Son quotidien, ce sont des sorties, les amis, les soins kinés bien évidemment, et l’entretien de son appartement désormais partiellement assuré par des aides humaines. « Je sors, je profite de la vie, je voyage, je m’occupe de la maison qui me prend du temps, je vois mes amis. Une scoliose m’a contrainte à arrêter le sport, c’est moi qui crée mes activités. » Dont des rencontres associatives autour de son livre. « Mon entourage a été étonné par ce témoignage, on m’a dit que c’est un ascenseur émotionnel, on passe du rire aux larmes. Il a été très bien reçu par l’antenne locale de Vivre avec le SAF, pour le présenter, ainsi que mon parcours. Ses membres connaissent peu de parcours comme le mien. »

Une vie comblée

Sabrina n’a pas réussi à accéder à un emploi, du fait d’une scolarité qui ne l’a pas conduite vers un diplôme et une qualification. « Je vis avec l’Allocation Adulte Handicapé, je n’ai pas honte de le dire. J’ai essayé de travailler, quand j’étais à la fondation, dans des formations en secrétariat. Mais même les plus petites taches sont compliquées, il me faut du temps, je ne peux pas faire deux choses en même temps. Il y avait moins d’outils techniques à l’époque, je ne pouvais pas tenir physiquement et mentalement, j’ai des difficultés de coordination de mes mouvements. » Mais elle a connu le grand amour avec un jeune homme valide. « Il ne voyait pas le fauteuil roulant et m’acceptait telle que j’étais, avec ma personnalité qui savait ce que je voulais. Après, je n’ai pas eu de nouvelles relations affectives parce que j’ai eu du mal à m’en remettre, j’ai besoin de reprendre confiance. C’était une belle histoire mais douloureuse, c’était mon premier amour.

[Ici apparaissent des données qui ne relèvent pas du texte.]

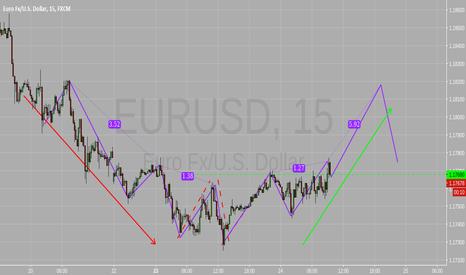 EURUSD: Bullish Market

Je me mettais dans la tête que ça allait se terminer, je me suis mise en échec en pensant que mon fauteuil était la cause, une bête noire pour les relations amoureuses. »

Que lui manque-t-il pour être pleinement heureuse ? « Pas grand chose, même rien du tout ! Comme je dis souvent, je ne peux pas demander plus à la vie, parce que beaucoup de personnes handicapées n’ont pas ce j’ai. Je suis comblée. »

Laurent Lejard, août 2022.

Une fille debout, par Sabrina Dijoux avec Audray Sangoumian, éditions Atlande, 15€ chez l’éditeur.